> _Text passage_:
↓
The Blanket

Belfast’s “Poor White Trash” and the Dead Dogmas of the Past
A Response to Billy Mitchell

Brian Kelly

White workers of the South…
GREETINGS

Let us become…you and I,
One single hand
That can united rise
To smash the old dead dogmas of the past-
To kill the lies of colour
That keep the rich enthroned
And drive us to the time-clock and the plough
Helpless, stupid, scattered, and alone-as now-
Race against race,
Because one is black,
Another white of face.

- from Langston Hughes, “Open Letter to the South”


Billy Mitchell has drawn the parallel recently in the Blanket between the so-called ‘poor white trash’ of the American South and the Protestant working class here in the north. And in many ways it is an analogy that fits: callously abandoned in social and economic terms by the rulers of a society to which they have so enthusiastically proclaimed their loyalty over many, many years; sneered at, manipulated by, and regarded with a mixture of pity and contempt by “respectable” elements in their “own community”; and diverted from pursuing joint struggle alongside their fellow workers from the Falls or the Short Strand by their entanglement in a deep-rooted, reactionary historical tradition, like the Southern white working class during the civil rights era they are too easily held up as “the culprits” in the recent upsurge of sectarian barbarism.
↑
> _Data lines_:
↓
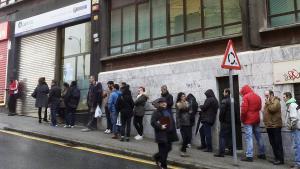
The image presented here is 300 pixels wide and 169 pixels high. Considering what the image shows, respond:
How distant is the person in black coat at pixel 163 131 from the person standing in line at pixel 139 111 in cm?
392

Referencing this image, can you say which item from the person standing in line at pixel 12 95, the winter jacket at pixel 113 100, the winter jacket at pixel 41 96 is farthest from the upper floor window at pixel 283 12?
the person standing in line at pixel 12 95

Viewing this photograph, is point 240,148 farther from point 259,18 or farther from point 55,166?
point 55,166

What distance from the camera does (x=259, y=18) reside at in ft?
38.4

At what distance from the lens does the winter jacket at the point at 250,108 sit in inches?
408

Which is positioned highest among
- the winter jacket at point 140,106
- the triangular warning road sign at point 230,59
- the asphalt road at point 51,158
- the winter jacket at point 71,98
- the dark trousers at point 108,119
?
the triangular warning road sign at point 230,59

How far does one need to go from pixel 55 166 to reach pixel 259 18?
7019 millimetres

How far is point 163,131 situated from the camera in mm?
8766

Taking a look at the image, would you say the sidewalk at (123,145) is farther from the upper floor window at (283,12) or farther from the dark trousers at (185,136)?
the upper floor window at (283,12)

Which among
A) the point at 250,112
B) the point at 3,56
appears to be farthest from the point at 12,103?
the point at 250,112

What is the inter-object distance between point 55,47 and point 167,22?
647 centimetres

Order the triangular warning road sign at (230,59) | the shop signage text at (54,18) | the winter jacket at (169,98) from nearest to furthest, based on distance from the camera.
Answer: the triangular warning road sign at (230,59) → the winter jacket at (169,98) → the shop signage text at (54,18)

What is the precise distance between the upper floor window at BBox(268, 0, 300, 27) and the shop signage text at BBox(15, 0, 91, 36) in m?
7.84

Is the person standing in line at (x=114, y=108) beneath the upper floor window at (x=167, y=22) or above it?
beneath

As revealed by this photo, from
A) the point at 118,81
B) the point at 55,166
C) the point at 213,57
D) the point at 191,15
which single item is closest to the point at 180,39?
the point at 191,15
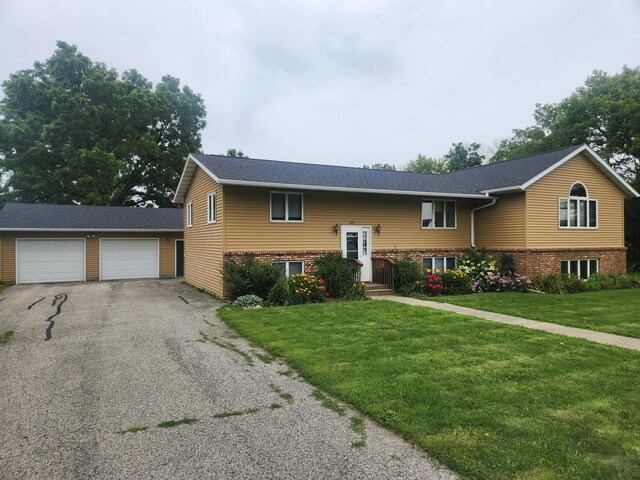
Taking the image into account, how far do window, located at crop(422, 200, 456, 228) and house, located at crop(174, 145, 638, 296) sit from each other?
4 centimetres

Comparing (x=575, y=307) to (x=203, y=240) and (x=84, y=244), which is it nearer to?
(x=203, y=240)

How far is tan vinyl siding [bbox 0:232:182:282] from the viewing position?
18.9m

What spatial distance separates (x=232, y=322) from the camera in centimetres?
919

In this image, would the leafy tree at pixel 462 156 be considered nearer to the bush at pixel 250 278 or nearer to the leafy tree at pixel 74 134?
the leafy tree at pixel 74 134

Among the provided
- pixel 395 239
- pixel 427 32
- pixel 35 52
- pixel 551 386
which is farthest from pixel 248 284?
pixel 35 52

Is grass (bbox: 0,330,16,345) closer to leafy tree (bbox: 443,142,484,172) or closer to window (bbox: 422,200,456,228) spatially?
window (bbox: 422,200,456,228)

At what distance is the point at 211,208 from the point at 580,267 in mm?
15504

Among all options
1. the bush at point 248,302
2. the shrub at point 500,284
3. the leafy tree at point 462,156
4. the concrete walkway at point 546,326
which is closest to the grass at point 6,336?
the bush at point 248,302

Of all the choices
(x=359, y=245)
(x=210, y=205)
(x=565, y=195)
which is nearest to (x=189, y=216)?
(x=210, y=205)

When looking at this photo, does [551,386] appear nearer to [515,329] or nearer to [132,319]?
[515,329]

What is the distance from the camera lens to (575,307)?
37.0ft

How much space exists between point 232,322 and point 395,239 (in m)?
8.60

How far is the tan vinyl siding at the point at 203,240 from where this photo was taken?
44.9 ft

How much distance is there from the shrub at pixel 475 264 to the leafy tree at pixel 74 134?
23776 mm
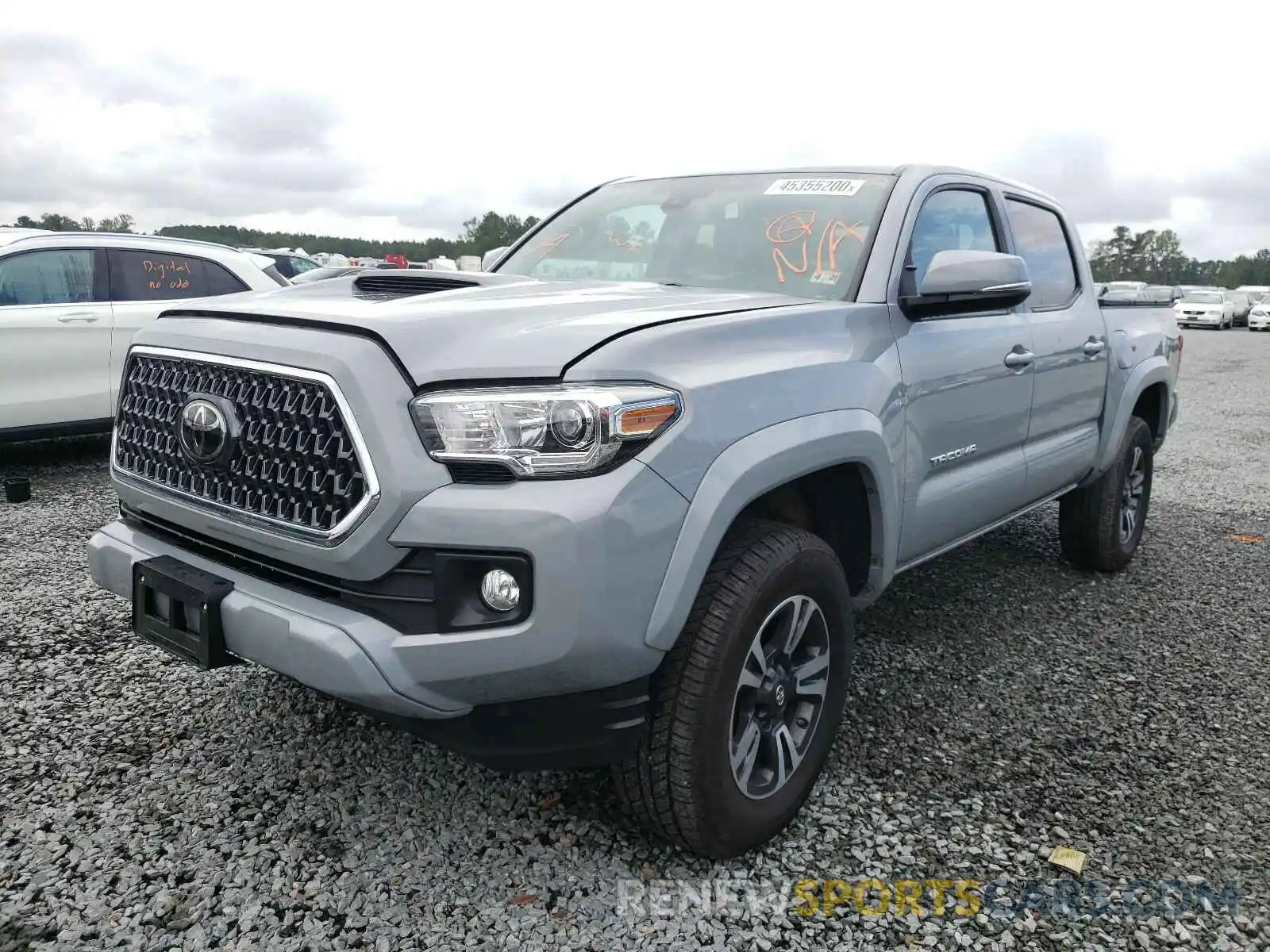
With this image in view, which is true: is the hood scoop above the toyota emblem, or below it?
above

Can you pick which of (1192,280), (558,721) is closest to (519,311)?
(558,721)

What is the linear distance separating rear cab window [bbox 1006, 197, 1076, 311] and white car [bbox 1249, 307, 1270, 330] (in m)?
35.9

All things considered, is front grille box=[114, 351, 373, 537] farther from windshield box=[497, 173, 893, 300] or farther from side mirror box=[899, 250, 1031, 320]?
side mirror box=[899, 250, 1031, 320]

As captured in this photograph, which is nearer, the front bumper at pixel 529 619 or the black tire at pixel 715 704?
the front bumper at pixel 529 619

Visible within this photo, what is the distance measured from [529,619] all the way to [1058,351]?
2.88m

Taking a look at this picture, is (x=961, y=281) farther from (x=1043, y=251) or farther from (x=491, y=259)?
(x=491, y=259)

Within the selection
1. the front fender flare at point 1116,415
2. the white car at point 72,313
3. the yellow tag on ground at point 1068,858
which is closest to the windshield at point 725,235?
the yellow tag on ground at point 1068,858

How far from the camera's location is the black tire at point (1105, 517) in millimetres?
4672

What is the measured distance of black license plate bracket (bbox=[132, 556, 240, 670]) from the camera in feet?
7.04

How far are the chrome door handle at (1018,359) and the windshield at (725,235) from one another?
30.7 inches

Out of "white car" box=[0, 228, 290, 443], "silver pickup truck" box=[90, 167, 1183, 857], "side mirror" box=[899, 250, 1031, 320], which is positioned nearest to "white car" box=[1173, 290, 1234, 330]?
"white car" box=[0, 228, 290, 443]

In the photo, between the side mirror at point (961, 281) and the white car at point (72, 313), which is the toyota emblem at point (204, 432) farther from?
the white car at point (72, 313)

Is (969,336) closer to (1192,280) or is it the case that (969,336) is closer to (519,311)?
(519,311)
↑
> _The exercise_: Pick up the essay on Belfast's Protestant working class and the "poor white trash" of the American South after its final sentence, and carry the argument forward.

> _Final result_:
The “culprits” in the American South were in reality both scapegoats and victims. Having acquiesced to or-more often-lent a hand in the centuries-long oppression of African-Americans-first under slavery and later under the formal system of segregation known as Jim Crow-the Southern white working classes suffered worse poverty than their counterparts anywhere else in the United States. For all their white “supremacy,” they lived shorter, more sickly lives, worked longer hours for lower wages under more dangerous conditions, spent more time in jail and less time in school, and found themselves more firmly under the thumb of their “betters” than whites anywhere else in the U.S.. Having been raised to fever pitch by white politicians who warned of the spectre of “negro supremacy” and clamoured for an end to the “nigger vote,” large numbers of penniless, landless, jobless whites went to the polls at the end of the 1890s and voted to deprive blacks of the ballot. For many it was the last election they ever participated in: they woke up to find that they, too, had been purged from the electoral register.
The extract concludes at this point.